╭─ Excerpted passage
26 April 2010
South Africa has launched its HIV Counselling and Testing campaign, which offers free testing to all patients at public hospitals and clinics across the country, with the aim of getting up to 15-million South Africans tested by June 2011.
The campaign forms part of the government’s new, scaled-up HIV/Aids prevention and treatment plan, announced by President Jacob Zuma on World Aids Day in December.
The plan aims to reduce the rate of infection in the country by 50 percent by 2011, while providing ARV treatment to 80 percent of those who need it.
The plan places more emphasis on Aids prevention through information, education, the widespread distribution of condoms, and the mobilisation of millions of South Africans to know their HIV status.
Zuma launched the campaign at the Natalspruit Hospital in Ekurhuleni on Sunday.
Speaking to BuaNews after getting tested, 55-year-old Thenjiwe Vilakazi said she was happy because she knew her status and would now make sure she took care of her health.
“I’ve never done it before and was shaking while waiting for the results, but I’m happy I did it, now the challenge is to encourage my husband to do the same,” Vilakazi said.
Vuyiseka Dubula, who has known her HIV status since 2001, said the test saved her life. “As civil societies and people living with HIV, we support the campaign and will go out and encourage people to get tested,” Dubula said.
Dubula also challenged other civil organisations to take the lead by being the first to get tested. “Each and every one must take responsibility for his or her health, and it starts with the test,” she said.
Also backing the government’s initiative was National Association of People Living with HIV/Aids (Napwa) representative Nkululeko Nxesi, who encouraged people to get tested early so that they could get treatment while there was still time.
“HIV is not a death sentence, it is manageable through the government’s new improved measures to fight the disease,” Nxesi said.
“This campaign is for all of us, and we must work towards achieving the target of getting 15-million people tested.”
╰─
╭─ Records supplied
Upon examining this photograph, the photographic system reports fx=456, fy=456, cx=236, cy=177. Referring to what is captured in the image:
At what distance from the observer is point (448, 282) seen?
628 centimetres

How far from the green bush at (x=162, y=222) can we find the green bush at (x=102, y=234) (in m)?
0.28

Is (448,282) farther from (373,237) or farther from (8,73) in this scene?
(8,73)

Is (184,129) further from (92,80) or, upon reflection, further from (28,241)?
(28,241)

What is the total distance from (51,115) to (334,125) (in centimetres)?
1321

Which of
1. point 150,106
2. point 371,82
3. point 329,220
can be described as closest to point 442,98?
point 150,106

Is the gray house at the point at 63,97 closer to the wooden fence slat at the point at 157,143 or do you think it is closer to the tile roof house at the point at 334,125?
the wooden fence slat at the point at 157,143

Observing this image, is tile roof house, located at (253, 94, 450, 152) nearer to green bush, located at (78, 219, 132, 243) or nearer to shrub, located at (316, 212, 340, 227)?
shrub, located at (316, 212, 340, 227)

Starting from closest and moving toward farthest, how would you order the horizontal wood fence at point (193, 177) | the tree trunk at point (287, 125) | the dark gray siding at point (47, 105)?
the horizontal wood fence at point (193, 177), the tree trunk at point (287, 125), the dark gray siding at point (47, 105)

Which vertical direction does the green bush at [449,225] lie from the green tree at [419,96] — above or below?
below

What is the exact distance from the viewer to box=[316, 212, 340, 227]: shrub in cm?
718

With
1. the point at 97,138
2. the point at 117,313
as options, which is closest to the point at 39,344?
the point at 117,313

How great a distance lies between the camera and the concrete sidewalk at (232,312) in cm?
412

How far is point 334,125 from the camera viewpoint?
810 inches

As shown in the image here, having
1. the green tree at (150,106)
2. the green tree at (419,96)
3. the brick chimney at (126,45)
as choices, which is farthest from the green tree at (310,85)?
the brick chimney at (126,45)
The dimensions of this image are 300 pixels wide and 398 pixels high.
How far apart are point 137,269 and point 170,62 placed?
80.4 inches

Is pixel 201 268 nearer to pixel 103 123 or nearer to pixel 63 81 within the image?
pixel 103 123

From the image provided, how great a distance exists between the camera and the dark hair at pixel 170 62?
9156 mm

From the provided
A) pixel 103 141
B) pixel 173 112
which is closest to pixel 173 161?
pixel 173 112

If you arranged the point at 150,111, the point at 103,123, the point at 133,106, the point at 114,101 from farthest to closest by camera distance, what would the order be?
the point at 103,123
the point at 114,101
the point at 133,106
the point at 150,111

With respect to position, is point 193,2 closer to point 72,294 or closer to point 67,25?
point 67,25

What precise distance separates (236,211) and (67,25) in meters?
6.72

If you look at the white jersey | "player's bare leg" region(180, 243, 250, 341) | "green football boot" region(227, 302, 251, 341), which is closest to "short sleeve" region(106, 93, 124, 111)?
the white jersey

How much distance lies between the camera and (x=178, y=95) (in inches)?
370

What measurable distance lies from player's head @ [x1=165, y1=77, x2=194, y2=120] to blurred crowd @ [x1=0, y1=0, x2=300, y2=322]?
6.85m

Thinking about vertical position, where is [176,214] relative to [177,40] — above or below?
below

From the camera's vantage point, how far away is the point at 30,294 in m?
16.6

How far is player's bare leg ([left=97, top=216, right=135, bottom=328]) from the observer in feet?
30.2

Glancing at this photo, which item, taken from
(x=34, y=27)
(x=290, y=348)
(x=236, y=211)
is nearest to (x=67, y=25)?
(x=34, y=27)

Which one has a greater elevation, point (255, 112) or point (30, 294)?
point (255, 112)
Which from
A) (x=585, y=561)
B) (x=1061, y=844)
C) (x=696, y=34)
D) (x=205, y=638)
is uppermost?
╰─
Return the part of the article on South Africa's HIV testing campaign that opens with the words containing "26 April 2010" and closes with "Ekurhuleni on Sunday.", copied exactly from the text above.

**Written answer**
26 April 2010
South Africa has launched its HIV Counselling and Testing campaign, which offers free testing to all patients at public hospitals and clinics across the country, with the aim of getting up to 15-million South Africans tested by June 2011.
The campaign forms part of the government’s new, scaled-up HIV/Aids prevention and treatment plan, announced by President Jacob Zuma on World Aids Day in December.
The plan aims to reduce the rate of infection in the country by 50 percent by 2011, while providing ARV treatment to 80 percent of those who need it.
The plan places more emphasis on Aids prevention through information, education, the widespread distribution of condoms, and the mobilisation of millions of South Africans to know their HIV status.
Zuma launched the campaign at the Natalspruit Hospital in Ekurhuleni on Sunday.